● Task directions:
Print, exactly as they stand, the lines below from the one that has "Raspberry, Blueberry and" to the one that has "Jean-Pierre Jabouille, Renault", inclusive, leaving out the pictures.

● Supplied records:
################

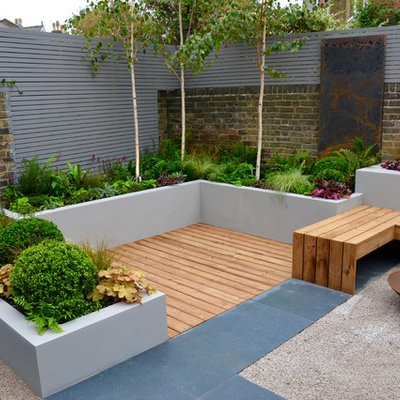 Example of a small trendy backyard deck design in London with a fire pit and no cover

################

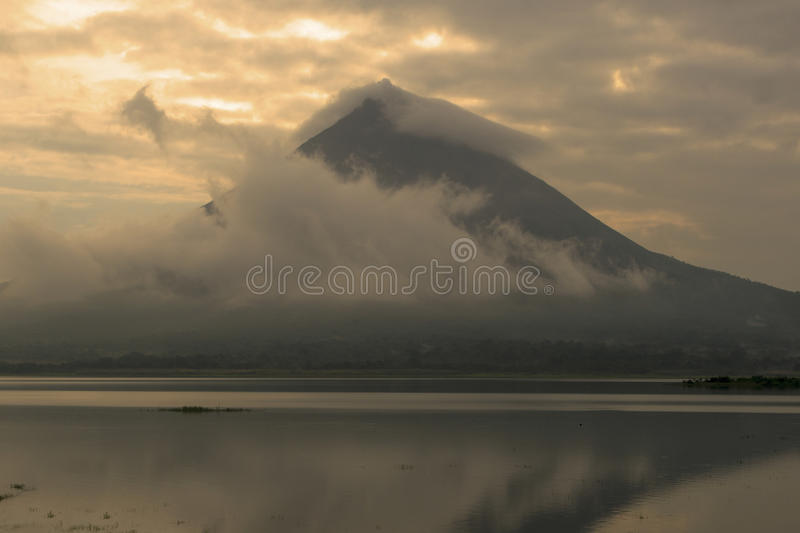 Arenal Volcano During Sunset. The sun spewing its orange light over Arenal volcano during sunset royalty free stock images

################

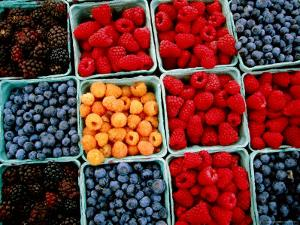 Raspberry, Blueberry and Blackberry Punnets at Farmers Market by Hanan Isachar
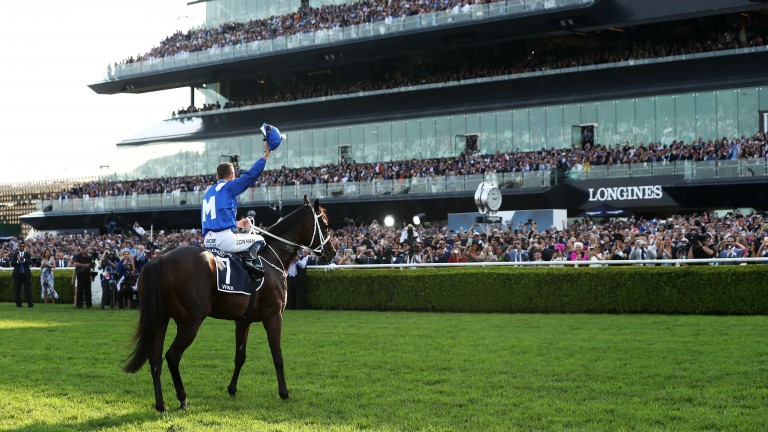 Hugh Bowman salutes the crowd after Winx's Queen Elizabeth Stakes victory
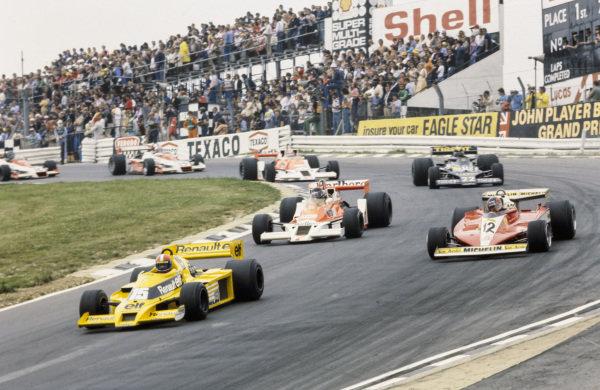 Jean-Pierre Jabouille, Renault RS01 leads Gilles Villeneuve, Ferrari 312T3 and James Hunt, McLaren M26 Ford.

################

● Answer space:
 Raspberry, Blueberry and Blackberry Punnets at Farmers Market by Hanan Isachar
 Hugh Bowman salutes the crowd after Winx's Queen Elizabeth Stakes victory
 Jean-Pierre Jabouille, Renault RS01 leads Gilles Villeneuve, Ferrari 312T3 and James Hunt, McLaren M26 Ford.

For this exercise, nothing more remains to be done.